Point-wise data classification as ON and OFF regarded as segments of force data through T-U-Net model showed the best results for 0.001 learning rate, 16 as filter size, moving window size of 224, and batch size of 128. The mean inference time was 0.24 s, and the minimum validation loss value occurred at epoch 27 (Figure S7a) was 0.1046 (training loss = 0.0853). fivefold cross-validation results showed a mean (SD) accuracy of 0.95 (0.01). Macro-AUC of ROC was 0.99 and when testing the model, accuracy was 0.95 (F1-score: 0.96 for class ON, and 0.95 for class OFF, weighted value = 0.95) (Table 1). Detailed results are illustrated in Figure S7, S8, S9, S10 (Supplementary Materials).

Table 1 Combined best modeling performances for SmartForceps Machine Learning pipeline.
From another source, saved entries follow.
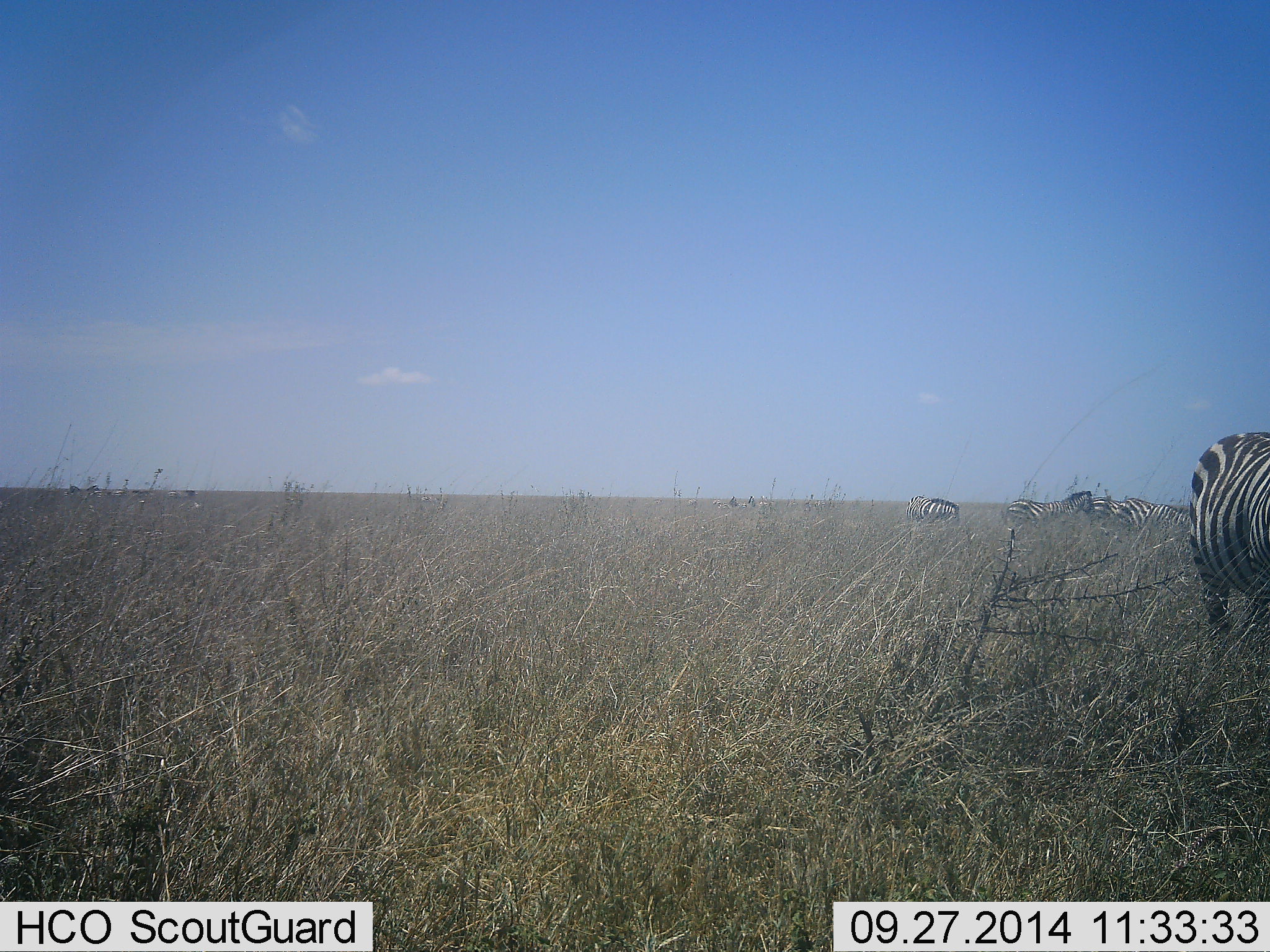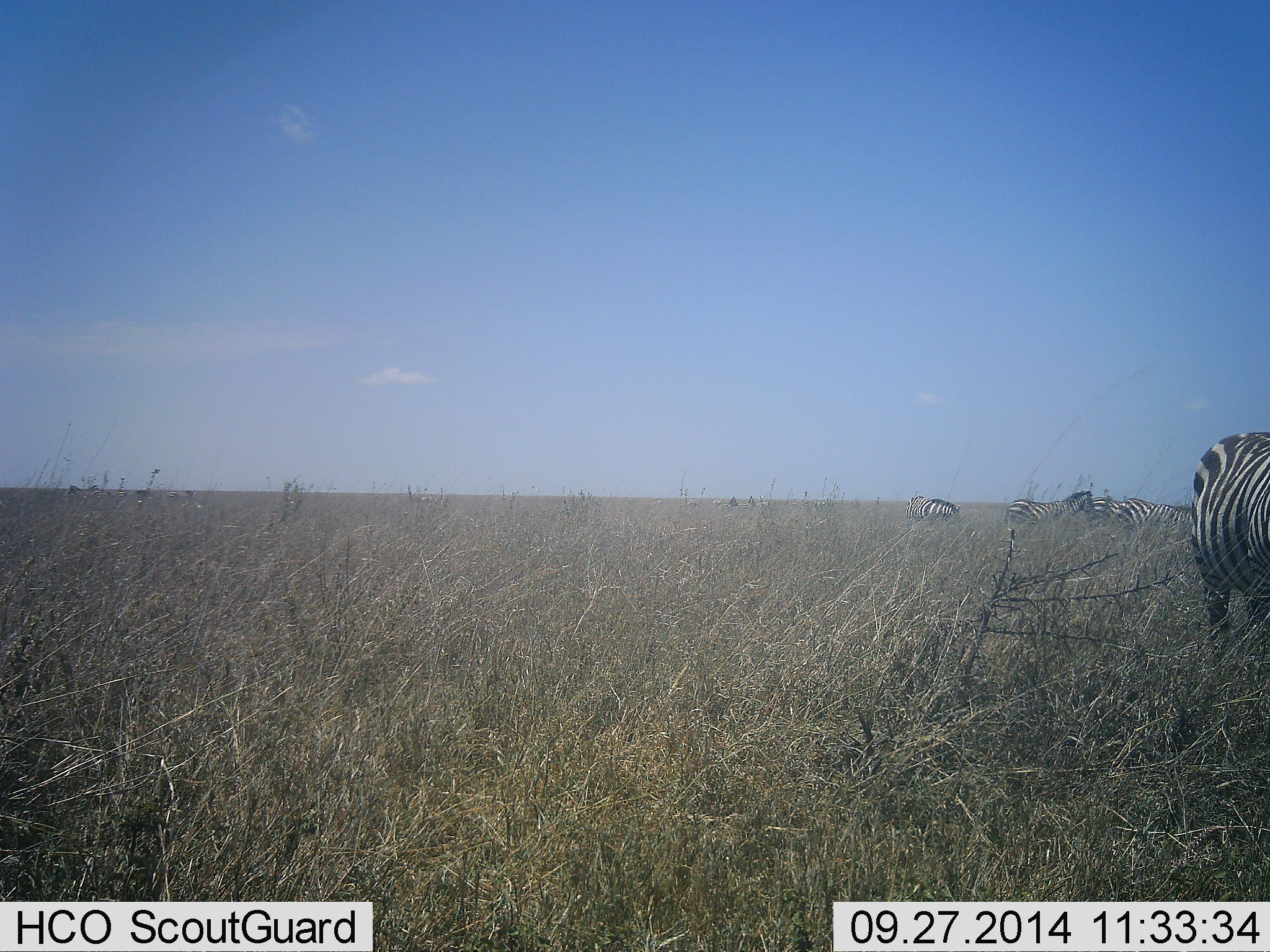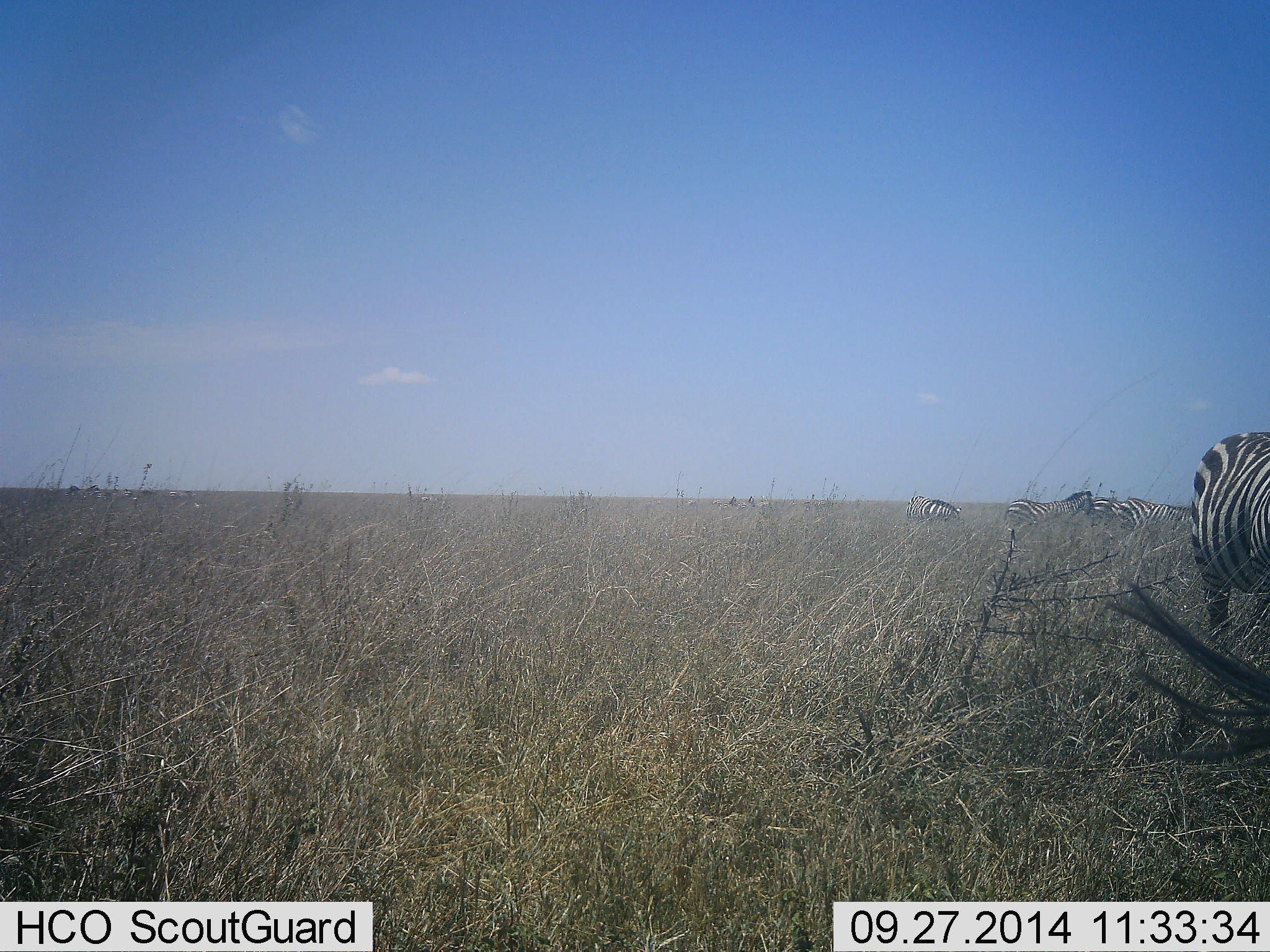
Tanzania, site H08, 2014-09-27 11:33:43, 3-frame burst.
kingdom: Animalia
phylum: Chordata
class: Mammalia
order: Perissodactyla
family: Equidae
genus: Equus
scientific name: Equus quagga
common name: plains zebra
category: zebra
Zebra (plains zebra) (Equus quagga), count 4. Behavior (volunteer vote fractions): standing 40%, resting 10%, moving 10%, interacting 0%. Young present (vote fraction): 0%. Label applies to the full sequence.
Surgical skill classification

The overlapping distribution of features in Expert and Novice classes is an early sign for a sub-optimal performance of feature augmentation to the network (Fig. 2a). Time-series classification performed best in FTFIT with no hand-crafted features added to the network (AUC = 0.81; p value < 0.001) (Fig. 3a). The model was characterized by a learning rate of 0.001 and a network depth size of 6, moving window size of 200, and batch size of 128. Testing time for each sample occurred in an average of 0.24 s, and the model reached minimum validation loss at epoch 66 (out of 100 epochs) (validation loss = 0.5285 and training loss = 0.4841 (Figure S14a)). Macro-AUC of ROC was 0.81 and while testing the model for unseen instances of force data, the accuracy was 0.71 (mean (SD) value of fivefold cross-validated accuracy was 0.73 (0.03)) with F1-score of 0.71 in both Expert, and Novice classes (weighted value = 0.71) (Table 1). Detailed results are available in Figures S14, S15, S16, S17 (Supplementary Materials).

  1. (a)

    Skill classification model The figure shows the shape of standardized (Gaussian with zero mean and unit variance) data distribution for each skill, i.e., normal with a low tendency of negative skewness in Entropy, normal with a low tendency of positive skewness in Range Force, negative skewed in Heterogeneity, and positively skewed in Duration Force. In addition, a positive correlation in Stability vs. Range Force and a negative correlation in Entropy vs. Range Force and Stability vs. Entropy was observed. Note: data visualization was created after outlier removals of Z-score < 3 across the samples.

  2. (b)

    Task recognition model The shape of standardized data distribution for coagulation vs. other tasks, i.e., normal in Entropy, negatively skewed in Heterogeneity, and positively skewed in Duration Force and Range Force has been shown. In addition, a positive correlation was noted in Heterogeneity versus Range Force and a negative correlation in Entropy versus Range Force and Heterogeneity versus Entropy. Note: data visualization was created after outlier removals of Z-score < 3 across the samples.

Figure 2
figure 2

Correlation and distribution plots for standardized subset 1 hand-crafted features with their respective class labels used in the Skill Classification and Task Recognition models.

Figure 3
figure 3

Performance comparison between LSTM and FTFIT models with hand-crafted feature combinations in surgical skill prediction and task recognition. Different combinations of hand-crafted features, i.e., no feature, selected set of features identified through KNN and XGBoost feature importance ranking, and a subset of features (Duration Force, Range Force, Entropy, and Heterogeneity; which were consistent with the features presented in SmartForceps performance dashboard1) have been compared.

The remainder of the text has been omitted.